SET EXERCISE → Report how many lines in the listing below include the string "vest". Reply with the number alone.

[Begin DATASET RECORDS]

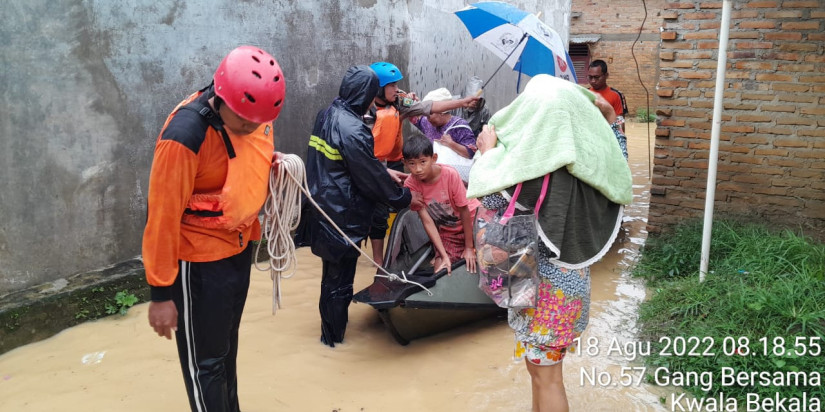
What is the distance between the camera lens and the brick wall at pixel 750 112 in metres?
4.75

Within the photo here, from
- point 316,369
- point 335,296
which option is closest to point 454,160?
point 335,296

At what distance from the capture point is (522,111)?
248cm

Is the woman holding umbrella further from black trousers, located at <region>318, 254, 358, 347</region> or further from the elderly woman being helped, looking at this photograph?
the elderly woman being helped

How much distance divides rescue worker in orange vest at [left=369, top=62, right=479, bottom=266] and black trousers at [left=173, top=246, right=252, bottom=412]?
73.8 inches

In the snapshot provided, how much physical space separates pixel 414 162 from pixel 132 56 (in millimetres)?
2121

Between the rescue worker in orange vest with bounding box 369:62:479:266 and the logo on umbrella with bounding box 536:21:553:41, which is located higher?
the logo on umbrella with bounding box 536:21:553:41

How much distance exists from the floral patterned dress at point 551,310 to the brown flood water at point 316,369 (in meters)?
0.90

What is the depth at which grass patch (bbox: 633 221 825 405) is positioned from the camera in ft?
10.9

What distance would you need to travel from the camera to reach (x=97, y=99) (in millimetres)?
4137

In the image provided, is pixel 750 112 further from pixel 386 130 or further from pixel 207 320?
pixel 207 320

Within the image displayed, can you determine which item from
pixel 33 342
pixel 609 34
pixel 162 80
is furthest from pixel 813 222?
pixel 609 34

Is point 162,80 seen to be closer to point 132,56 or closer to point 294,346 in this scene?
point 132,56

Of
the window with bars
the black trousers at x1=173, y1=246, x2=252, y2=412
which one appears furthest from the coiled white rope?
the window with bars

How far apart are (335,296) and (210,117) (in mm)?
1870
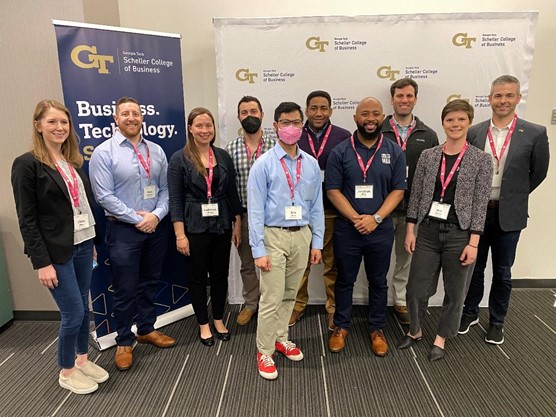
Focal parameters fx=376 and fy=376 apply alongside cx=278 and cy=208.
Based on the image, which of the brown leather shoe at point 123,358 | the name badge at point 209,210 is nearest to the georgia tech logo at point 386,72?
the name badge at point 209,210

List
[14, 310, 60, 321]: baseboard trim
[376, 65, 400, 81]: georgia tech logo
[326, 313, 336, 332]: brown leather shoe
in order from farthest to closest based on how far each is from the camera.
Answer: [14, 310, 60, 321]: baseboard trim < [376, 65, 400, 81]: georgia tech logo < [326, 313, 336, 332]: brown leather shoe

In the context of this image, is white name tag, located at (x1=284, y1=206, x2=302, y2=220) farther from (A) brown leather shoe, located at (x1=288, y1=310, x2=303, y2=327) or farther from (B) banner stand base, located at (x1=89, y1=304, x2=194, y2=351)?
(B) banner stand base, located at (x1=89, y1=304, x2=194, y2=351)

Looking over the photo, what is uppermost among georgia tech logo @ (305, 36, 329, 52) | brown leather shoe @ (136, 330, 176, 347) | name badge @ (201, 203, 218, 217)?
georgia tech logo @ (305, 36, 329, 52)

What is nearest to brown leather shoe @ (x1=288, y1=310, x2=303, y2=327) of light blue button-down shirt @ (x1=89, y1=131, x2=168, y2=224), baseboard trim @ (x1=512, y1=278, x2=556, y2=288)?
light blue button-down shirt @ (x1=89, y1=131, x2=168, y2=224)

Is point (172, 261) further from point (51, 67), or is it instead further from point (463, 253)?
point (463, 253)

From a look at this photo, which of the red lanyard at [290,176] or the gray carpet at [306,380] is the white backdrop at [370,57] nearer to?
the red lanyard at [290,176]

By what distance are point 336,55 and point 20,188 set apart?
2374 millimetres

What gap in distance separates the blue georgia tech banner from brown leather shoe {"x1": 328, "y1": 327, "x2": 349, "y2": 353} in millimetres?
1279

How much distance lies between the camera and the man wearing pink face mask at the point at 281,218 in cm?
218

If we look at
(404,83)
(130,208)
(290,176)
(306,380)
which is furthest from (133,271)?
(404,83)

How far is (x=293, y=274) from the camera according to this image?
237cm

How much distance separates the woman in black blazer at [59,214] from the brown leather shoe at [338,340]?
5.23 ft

[End DATASET RECORDS]

RESPONSE → 2